Amazon SageMaker stores both in the input file under SageMakerInput
key.
{
"key":1,
"SageMakerOutput":{"label":1}
}
Note
The joined result for JSON must be a key-value pair object. If the input is not a key-value pair object, Amazon SageMaker creates a new JSON file. In the new JSON file, the input data is stored in the SageMakerInput
key and the results are stored as the SageMakerOutput
value.
For a CSV file, for example, if the record is [1,2,3]
, and the label result is [1]
, then the output file would contain [1,2,3,1]
.
If you are using the Amazon SageMaker Python SDK, to include results or an ID column in the output, specify indexes of the joined dataset in a transformer call.
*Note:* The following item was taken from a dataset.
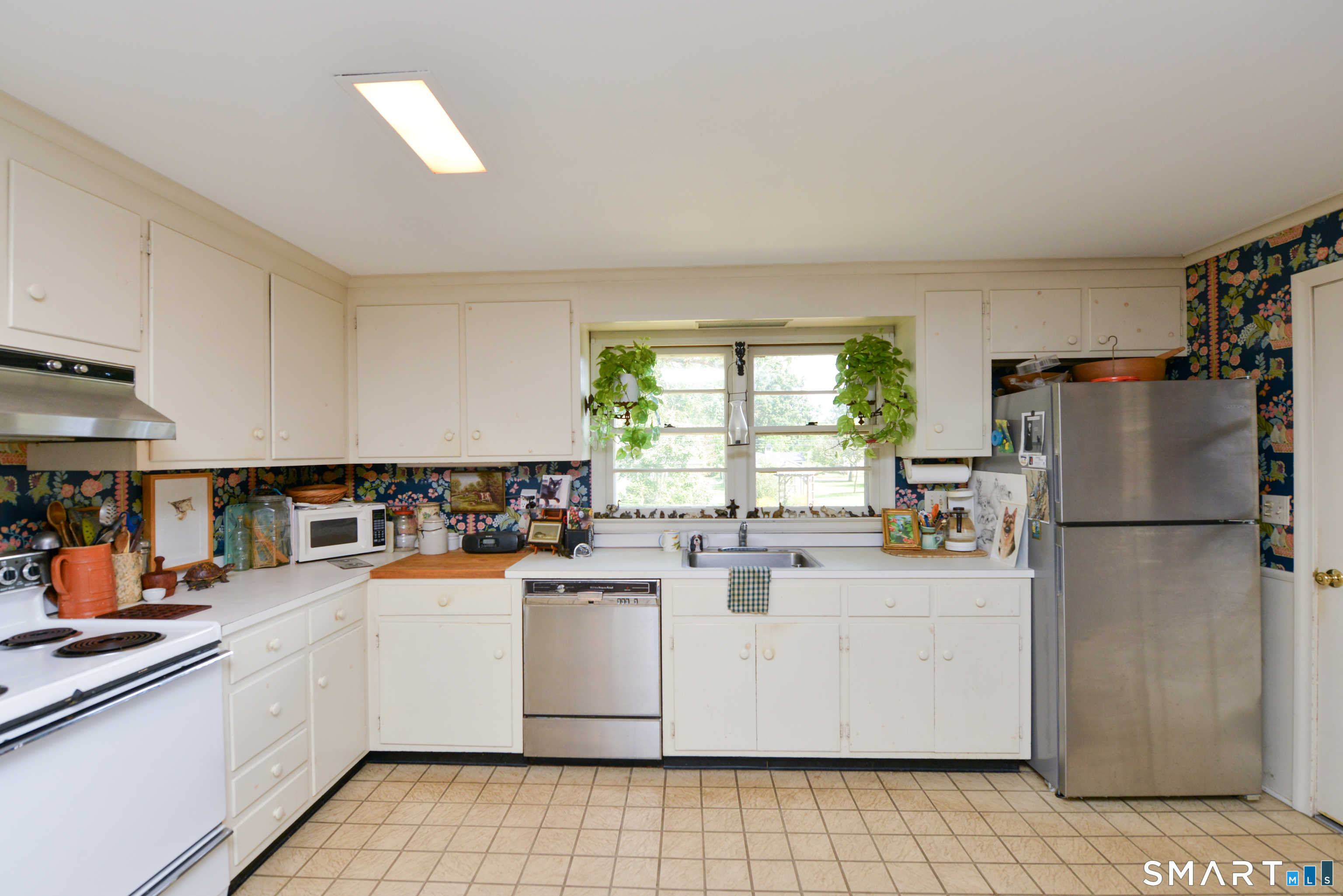58 Cleveland Street Plainville CT 06062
For example, if your data includes five columns an the first one is the ID column, use the following transformer request.
sm_transformer = sagemaker.transformer.Transformer(…)
sm_transformer.transform(…, input_filter="$[1:]", join_source= "Input", output_filter="$[0,5:]")
If you are using the AWS SDK for Python (Boto 3), add the following code to your CreateTransformJob request.
{
"DataProcessing": {
"InputFilter": "$[1:]",
"JoinSource": "Input",
"OutputFilter": "$[0,5:]"
}
}
To specify columns in Amazon SageMaker, index the array elements. The first column is 0, the second column is 1, and the sixth column is 5. To exclude the first column from the input, set InputFilter to "$[1:]"
.
The OutputFilter parameter applies to the joined input and output. To index correctly, you must know the sizes of the input data combined with the inference. To include the first three columns from the input data with the output, set the OutputFilter
to "$[0:2, 5:]"
. The colon ‘:’
tells Amazon SageMaker to include all of the elements between two values. For example, 0:2 specifies the first three columns. If you omit the number after the colon, for example, "[0, 5:]"
, the subset ends at the last column in the joined data.
If you are using the Amazon SageMaker Python SDK, include results or an ID attribute in the output by specifying it in a transformer call. For example, if you store data under the features
attribute and the record ID under the ID
attribute, you would use the following transformer request.
sm_transformer = sagemaker.transformer.Transformer(…)
sm_transformer.transform(…, input_filter="$.features", join_source= "Input", output_filter="$['id','SageMakerOutput']")
If you are using the AWS SDK for Python (Boto 3), join all input data with the inference by adding the following code to your CreateTransformJob request.
{
"DataProcessing": {
"InputFilter": "$.features",
"JoinSource": "Input",
"OutputFilter": "$['id','SageMakerOutput']"
}
}
Warning
The attribute name SageMakerOutput
is reserved for the JSON output file. The JSON input file must not have an attribute with this name. If it does, the input file values might be overwritten with the inference.